Received 26 March 2014; Accepted 3 August 2014; Published 17 August 2014

Academic Editor: Eugenia Poliakov

Copyright © 2014 Igor B. Rogozin. This is an open access article distributed under the Creative Commons Attribution License, which permits unrestricted use, distribution, and reproduction in any medium, provided the original work is properly cited.

Abstract

Ongoing debates about functional importance of gene duplications have been recently intensified by a heated discussion of the “ortholog conjecture” (OC). Under the OC, which is central to functional annotation of genomes, orthologous genes are functionally more similar than paralogous genes at the same level of sequence divergence. However, a recent study challenged the OC by reporting a greater functional similarity, in terms of gene ontology (GO) annotations and expression profiles, among within-species paralogs compared to orthologs. These findings were taken to indicate that functional similarity of homologous genes is primarily determined by the cellular context of the genes, rather than evolutionary history.
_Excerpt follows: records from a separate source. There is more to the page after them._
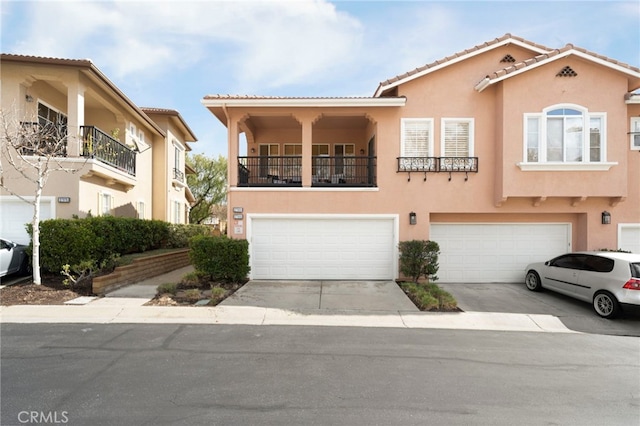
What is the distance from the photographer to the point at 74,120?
1080 cm

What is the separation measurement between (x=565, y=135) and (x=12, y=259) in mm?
17138

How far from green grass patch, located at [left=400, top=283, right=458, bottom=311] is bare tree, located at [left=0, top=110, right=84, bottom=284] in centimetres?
1015

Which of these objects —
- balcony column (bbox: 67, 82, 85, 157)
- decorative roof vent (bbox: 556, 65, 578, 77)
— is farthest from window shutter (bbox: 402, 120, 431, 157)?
balcony column (bbox: 67, 82, 85, 157)

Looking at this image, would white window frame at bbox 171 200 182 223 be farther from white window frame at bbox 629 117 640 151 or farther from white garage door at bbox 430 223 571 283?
white window frame at bbox 629 117 640 151

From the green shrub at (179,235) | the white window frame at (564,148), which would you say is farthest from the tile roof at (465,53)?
the green shrub at (179,235)

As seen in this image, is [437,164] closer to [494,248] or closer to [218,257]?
[494,248]

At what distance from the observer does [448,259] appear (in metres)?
11.2

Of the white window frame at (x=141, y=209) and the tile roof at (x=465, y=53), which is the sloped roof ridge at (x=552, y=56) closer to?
the tile roof at (x=465, y=53)

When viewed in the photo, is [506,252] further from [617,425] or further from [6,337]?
[6,337]

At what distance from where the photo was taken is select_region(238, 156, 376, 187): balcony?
36.7ft

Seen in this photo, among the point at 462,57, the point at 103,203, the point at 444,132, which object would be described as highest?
the point at 462,57

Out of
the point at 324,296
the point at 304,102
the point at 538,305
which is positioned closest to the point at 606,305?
the point at 538,305

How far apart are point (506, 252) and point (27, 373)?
41.0 ft

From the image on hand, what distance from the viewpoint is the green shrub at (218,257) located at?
968cm
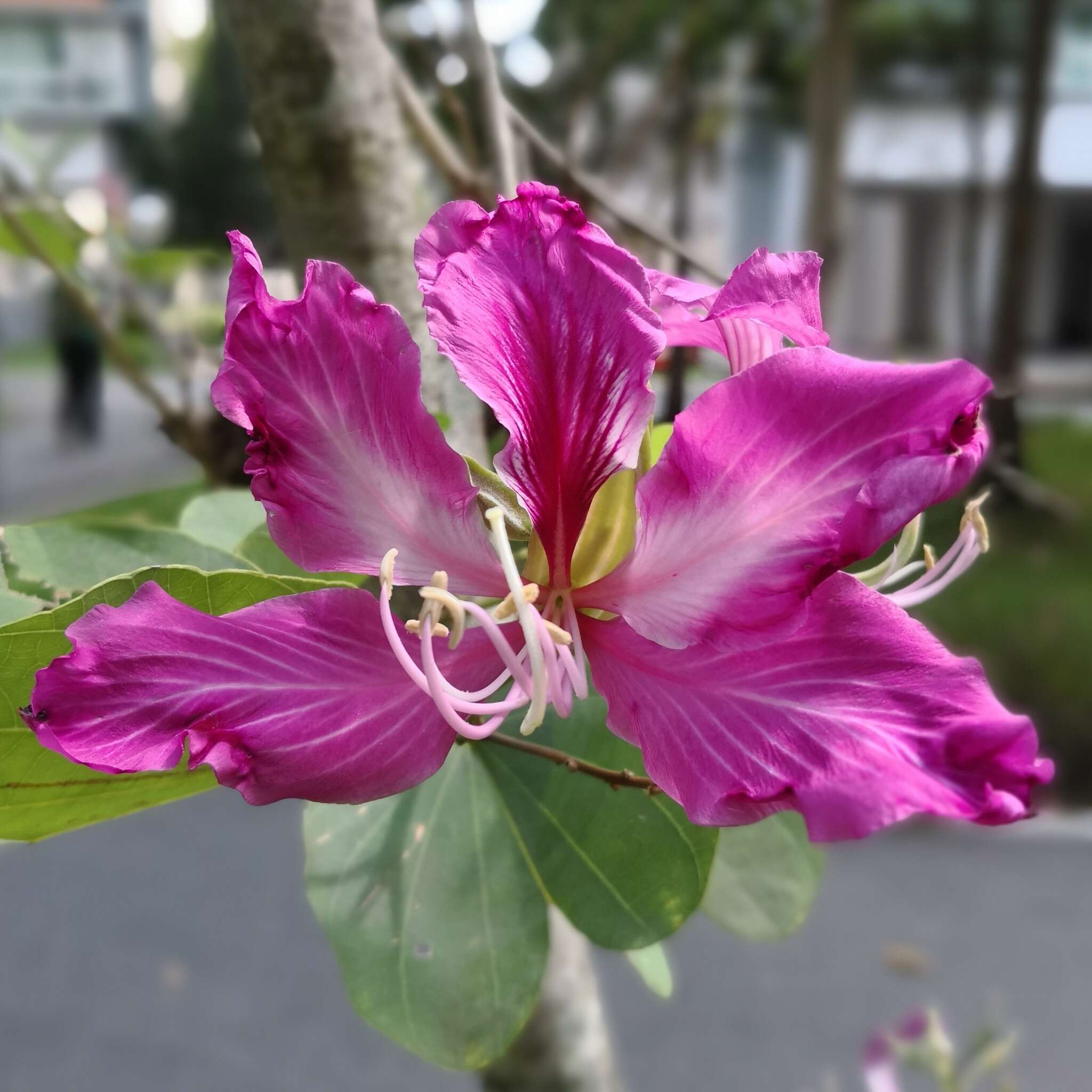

Subsequent studies suggested that the OC appears to be generally valid when applied to mammalian evolution but the complete picture of evolution of gene expression also has to incorporate lineage-specific aspects of paralogy. The observed complexity of gene expression evolution after duplication can be explained through selection for gene dosage effect combined with the duplication-degeneration-complementation model. This paper discusses expression divergence of recent duplications occurring before functional divergence of proteins encoded by duplicate genes.